Henry eventually recanted many of his confessions, nearly all of them, in fact. However, he stood by three: his mother, Becky, and Kate. He insisted he was not a serial killer, as plainly and sensibly as he could. It was clear he was just in it for the attention. But in the end, his own lies broke him. Acting like a killer made him one.
His sentence was commuted to life in prison just six days before his execution, and he died in 2001 of a heart attack, leaving behind more than just death. He left behind a trail of upset graves of the deceased whose unsolved crimes were forced to stay buried. Though he was convicted of six additional murders, the methodology behind all of them differed too greatly to fit the profile of a “serial killer” as even he knew it.
Though he did admit to being a fairly poor one in the end.

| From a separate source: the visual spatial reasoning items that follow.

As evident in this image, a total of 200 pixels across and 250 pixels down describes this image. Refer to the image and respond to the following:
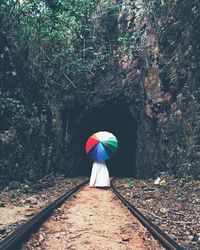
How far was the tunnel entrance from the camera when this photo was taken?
19.3 meters

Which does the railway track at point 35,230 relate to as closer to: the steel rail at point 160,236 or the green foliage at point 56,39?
the steel rail at point 160,236

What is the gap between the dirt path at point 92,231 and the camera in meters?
4.09

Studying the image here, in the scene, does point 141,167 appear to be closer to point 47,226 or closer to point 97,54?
point 97,54

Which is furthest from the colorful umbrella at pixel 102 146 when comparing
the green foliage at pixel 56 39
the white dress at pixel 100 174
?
the green foliage at pixel 56 39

His confirmed crimes were even more heinous, proving that his mind was not fully regular as he may have acted. He claimed to engage in necrophilia with Kate Rich’s body at least once while it was stuck in the pipe and did so with Becky’s body before dismembering it. He confessed that his modus operandi – the common method or trait that serial killers use for each of their victims – was any way except for poison, which itself contradicted his claim to have been the poisoner of the Jonestown cult.
The remainder of the victims in his list of convictions died in specific ways, nearly none of them similar in placement or delivery. Some were bound and shot. Others were simply shot, some stabbed many times or stabbed once and strangled, some sexually assaulted, some not – the inconsistency of it all led to a simple deduction.
Henry Lee Lucas wasn’t a serial killer. He was a disturbed man with a tortured childhood, which led him to a life of spreading abuse in a desperate search for comfort. He found comfort in punishment – in juvenile detention and prison – and sought it later in life, using his status as a “famous killer” to get special treatment for as long as he could.
But he was a killer, out of desperation or just sheer anger. In his own words, “I hated all my life. I hated everybody.” Yet, at least one person he killed, he claimed to have loved.